All told, natural gas prices are probably not going to realize sustained gains in the current decade so there is little chance to realign the dispatch stack. Based on our analysis, we expect the industry will look back on 2020 and refer to the current transition as “fuel-switched” instead the more transient “fuel switching” now employed. The more interesting question to ponder is whether the argument of really cheap fuel is sufficient to extend the moment in the sun for U.S. natural gas plants for the next 10 years.
1 Stanford Institute for Economic Policy Research, What is Killing the U.S. Coal Industry, March 2017.
2 The Wall Street Journal, Coal’s Moment in the Sun, Courtesy of Natural Gas — As natural gas prices continue to rise, coal’s share of electricity generation is expected to tick up in 2021, 6 September 2020. The article clarifies, “those rallies weren’t as sticky as analysts predict this one will be” and were never enough to shift the annual share of electricity away toward coal.
3 See EIA Short-term Energy Outlook, 8 December 2020.
Disclaimer: The information provided in this report is not intended to be investment, tax, or legal advice and should not be relied upon by recipients for such purposes.

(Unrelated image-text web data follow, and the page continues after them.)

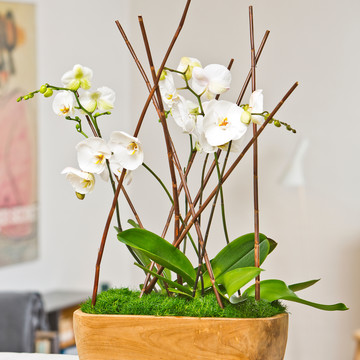 Sagina_Phalaenopsis_Timeless_Bloom.JPG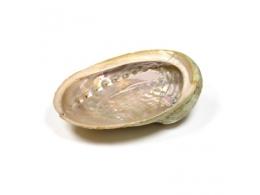Abalone Haliotis pärlikarp - UUS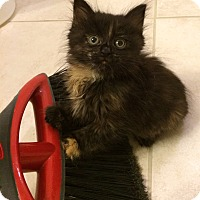 Adopt A Pet :: Mallory - Chesterfield Township, MI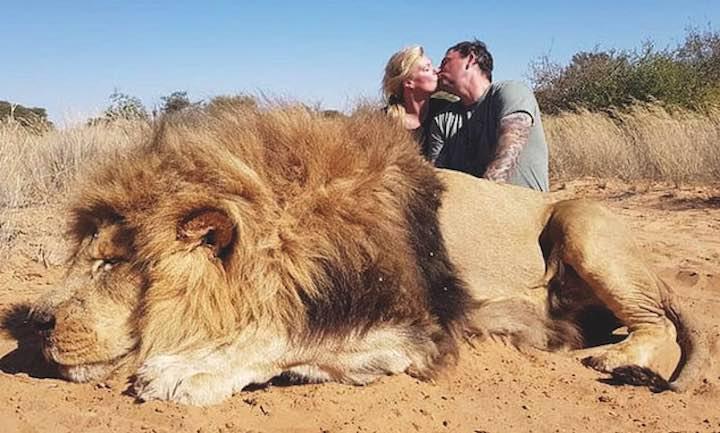 leoni allevati in cattività per essere abbattuti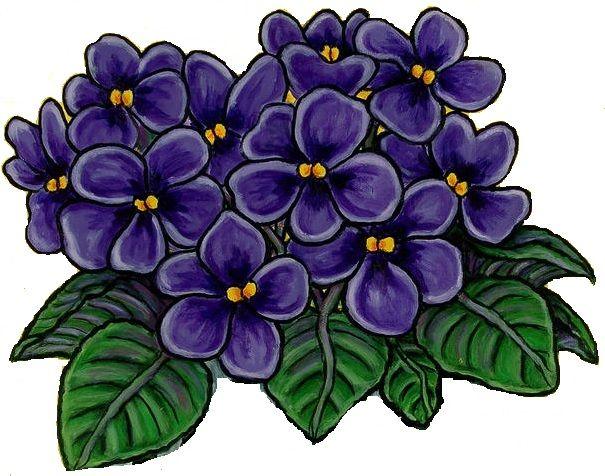Buttercup clipart african violet Art 66 Clipart Fans violet
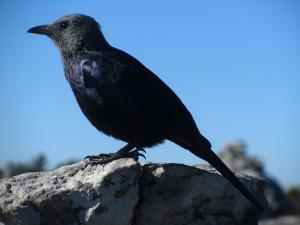 IMG 1393 - Onbekende vogel op Tafelberg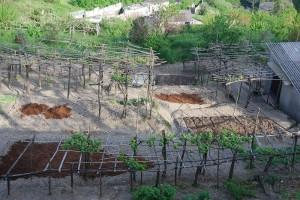 orto-orti-urbani-agricoltura-coltivare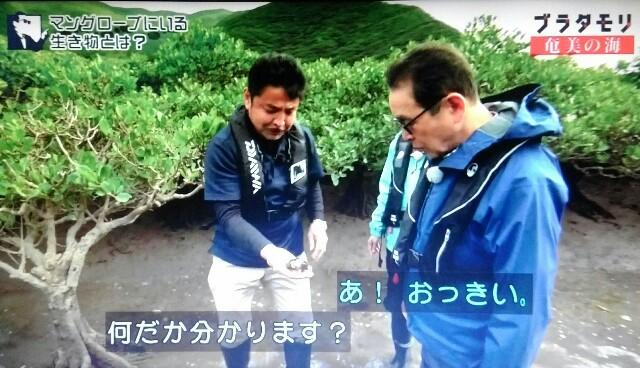 f:id:morifumikirikita319:20170401213526j:image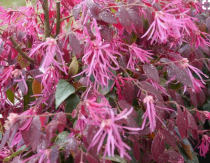 Loropetalum chinense \'Pipa\'s Red\'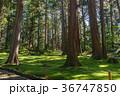 平泉寺白山神社 苔 林の写真 36747850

The information contained in this report has been compiled from what CoBank regards as reliable sources. However, CoBank does not make any representation or warranty regarding the content, and disclaims any responsibility for the information, materials, third-party opinions, and data included in this report. In no event will CoBank be liable for any decision made or actions taken by any person or persons relying on the information contained in this report.